--- START ---

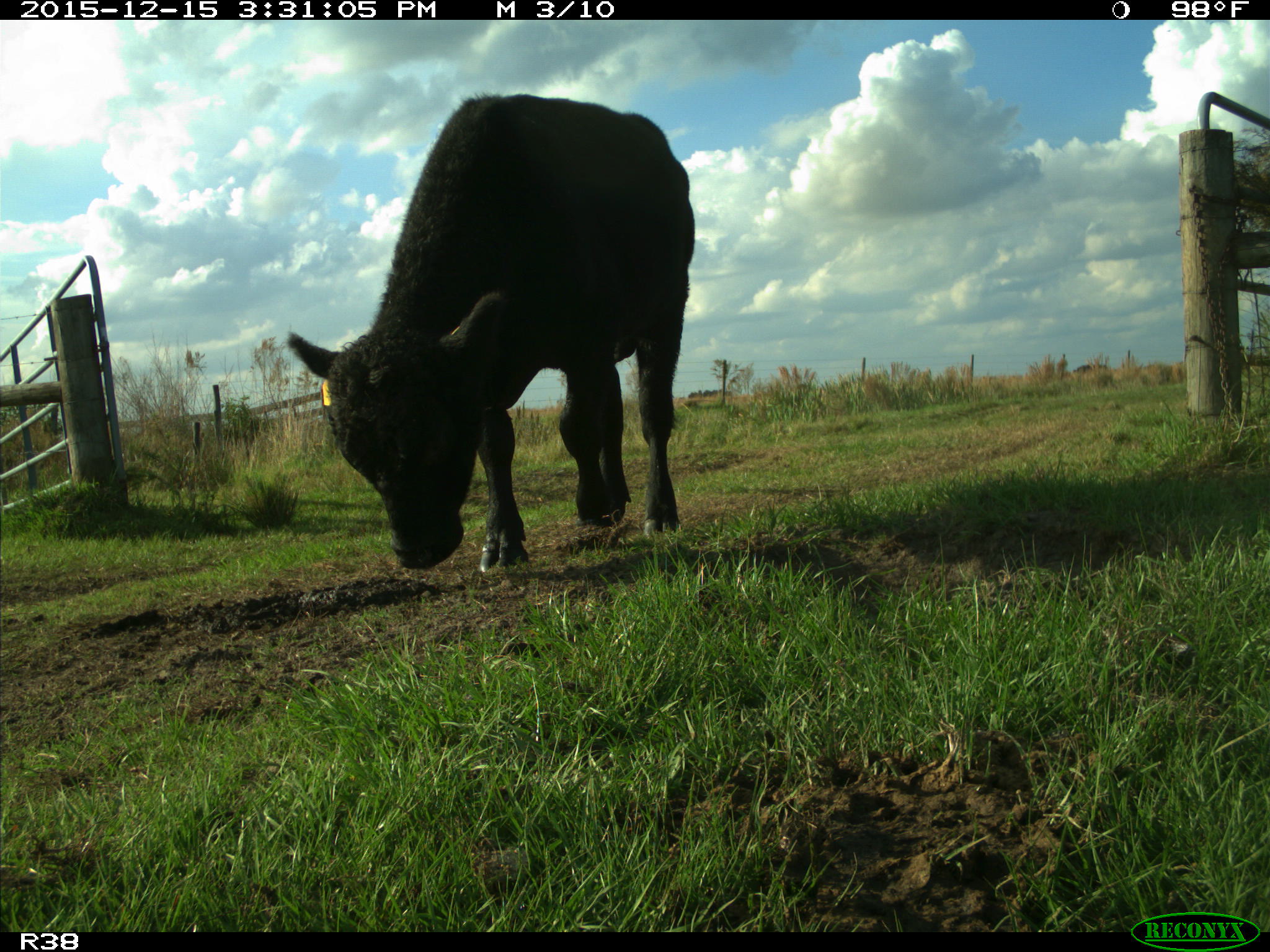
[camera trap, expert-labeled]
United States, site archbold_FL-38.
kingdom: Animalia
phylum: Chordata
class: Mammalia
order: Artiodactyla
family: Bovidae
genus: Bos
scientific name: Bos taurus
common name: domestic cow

--- END ---
--- START ---

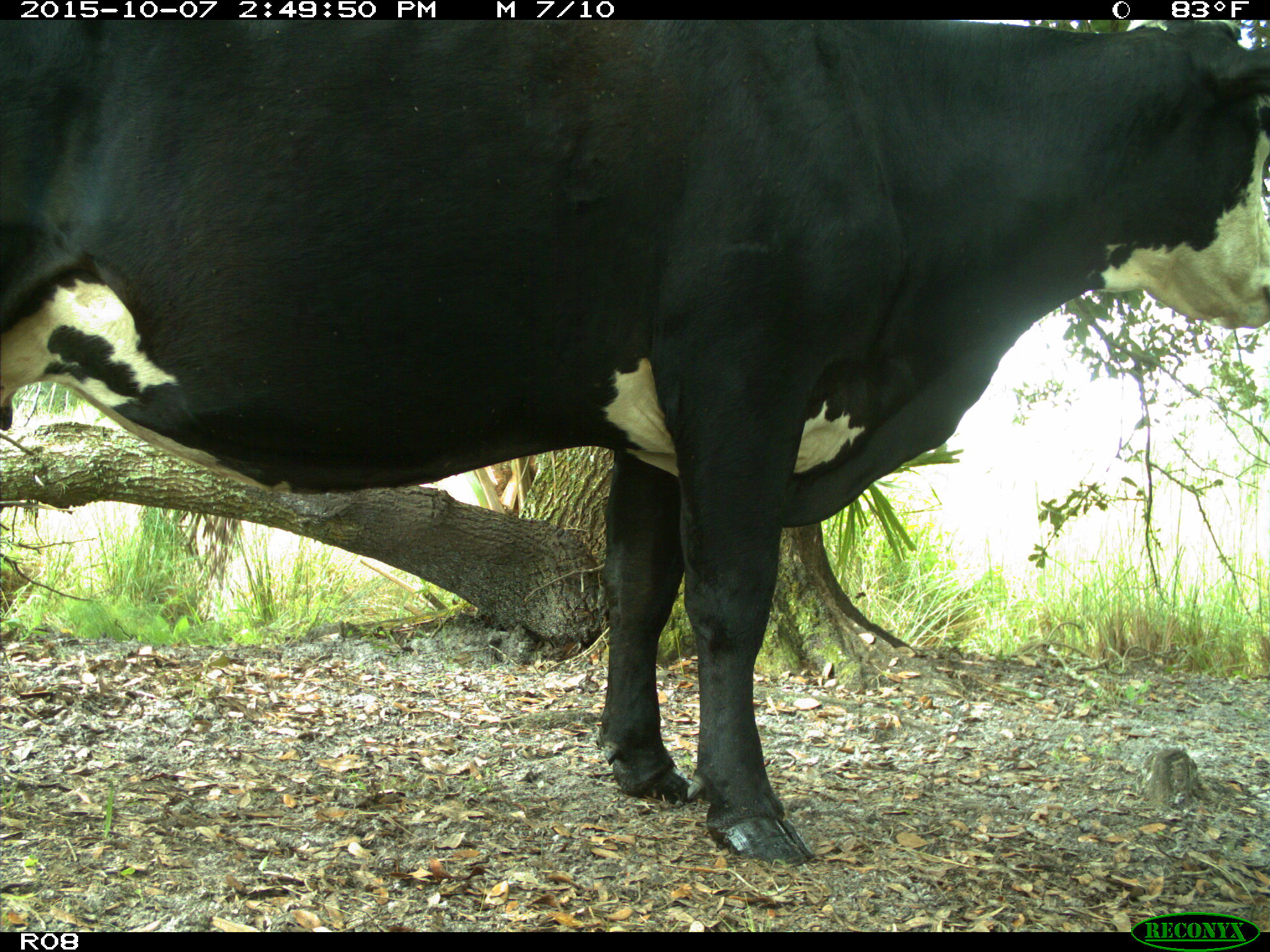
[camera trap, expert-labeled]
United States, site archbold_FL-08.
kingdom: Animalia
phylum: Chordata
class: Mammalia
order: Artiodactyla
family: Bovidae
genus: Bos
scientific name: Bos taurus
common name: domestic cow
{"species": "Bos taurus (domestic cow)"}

--- END ---
--- START ---

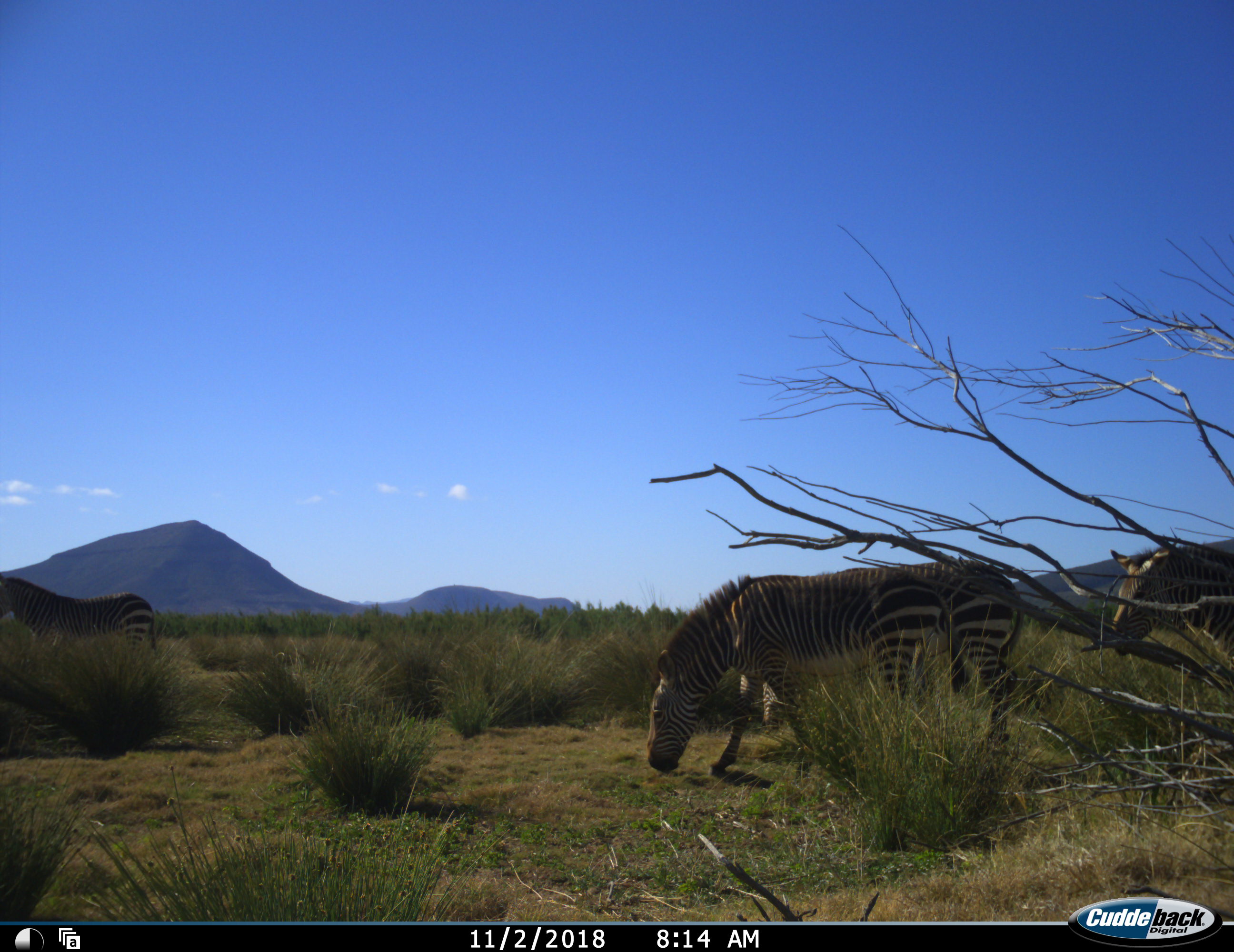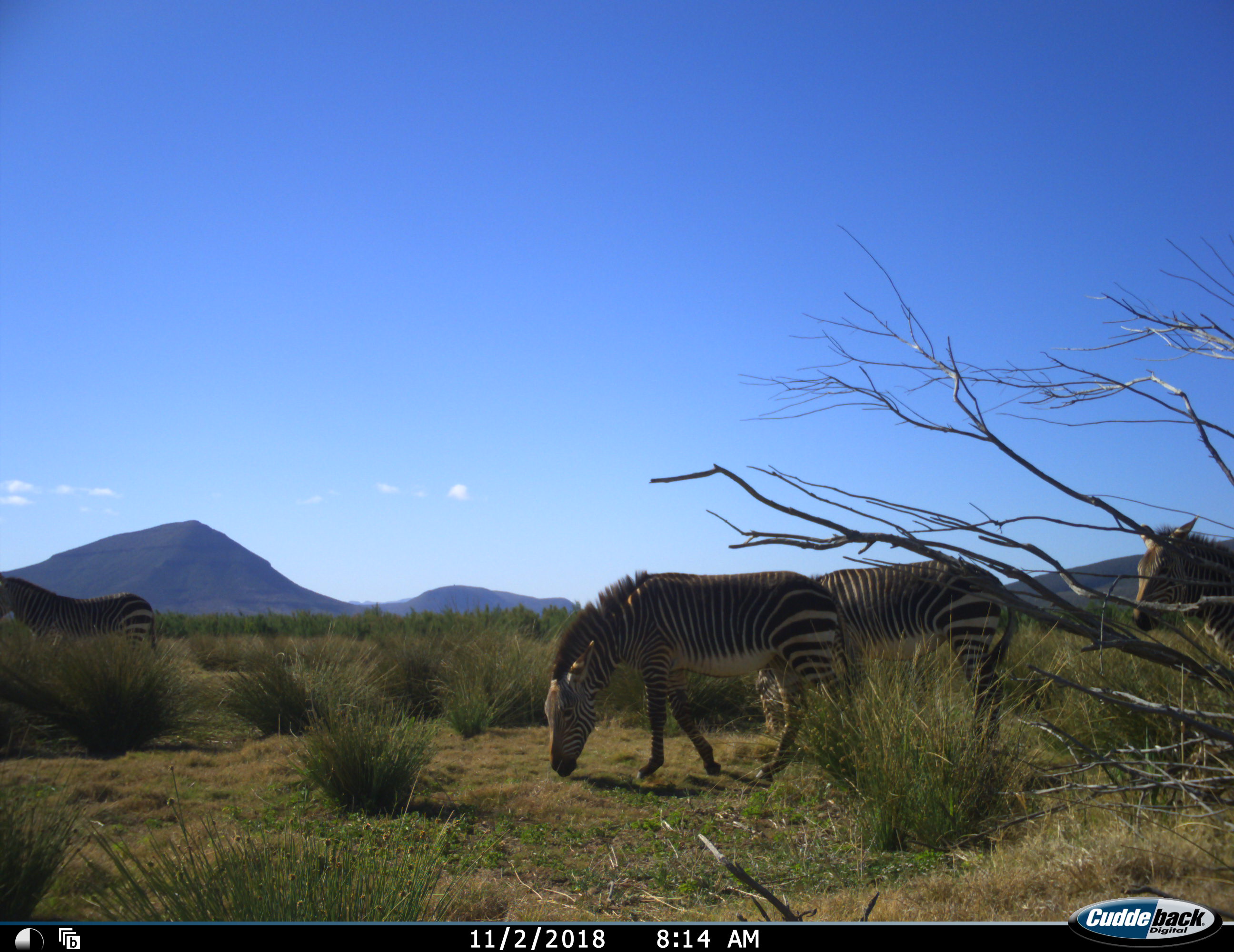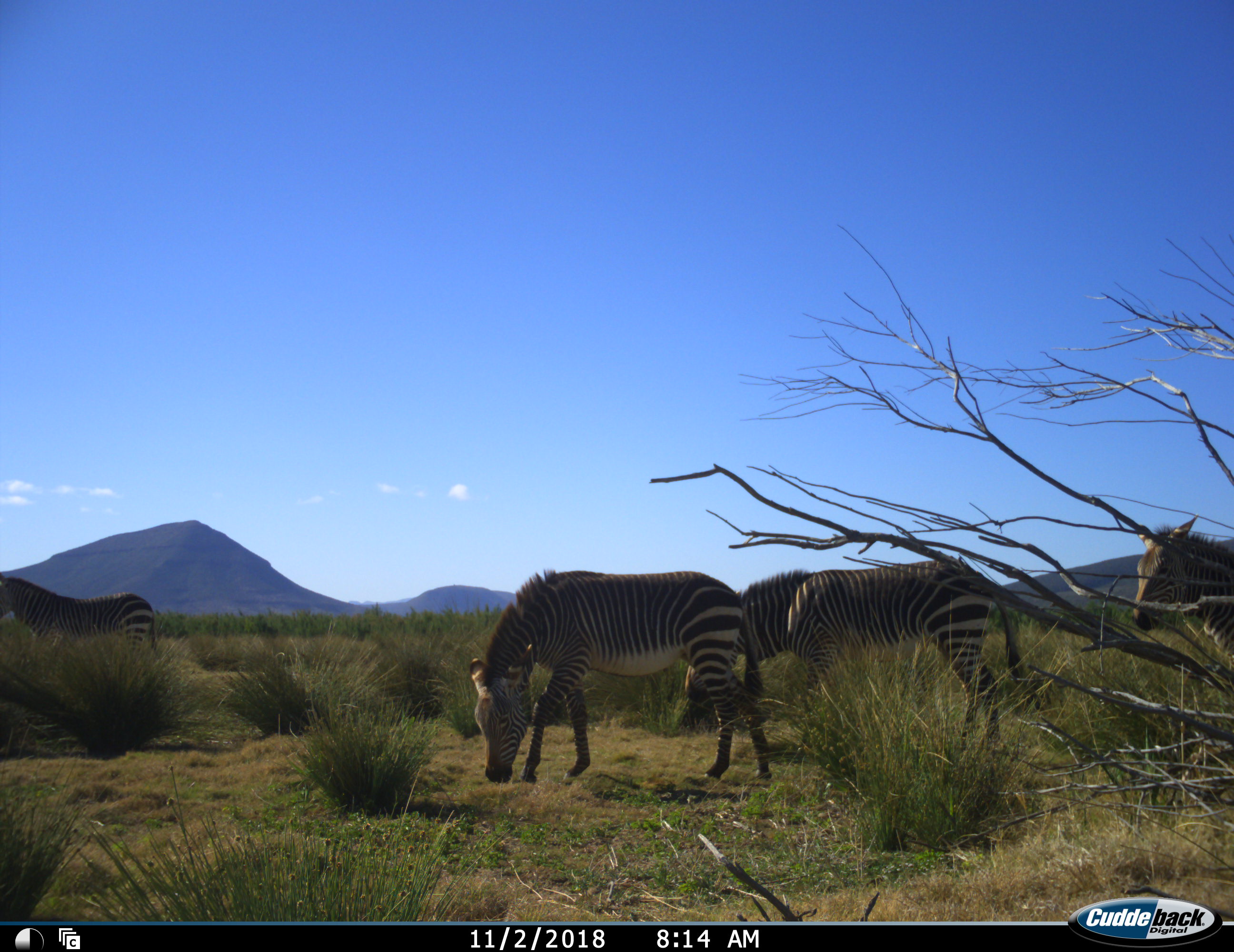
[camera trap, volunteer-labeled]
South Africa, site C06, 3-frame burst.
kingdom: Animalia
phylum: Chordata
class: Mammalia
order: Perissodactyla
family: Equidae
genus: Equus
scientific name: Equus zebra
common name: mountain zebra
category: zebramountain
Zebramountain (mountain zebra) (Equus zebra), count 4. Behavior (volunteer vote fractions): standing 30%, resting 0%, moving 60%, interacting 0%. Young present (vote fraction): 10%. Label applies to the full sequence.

--- END ---

WHAT TO WORK ON: Find and copy each line in the material above where the string "United" occurs.

RESPONSE TO THE EXERCISE:
United States, site archbold_FL-38.
United States, site archbold_FL-08.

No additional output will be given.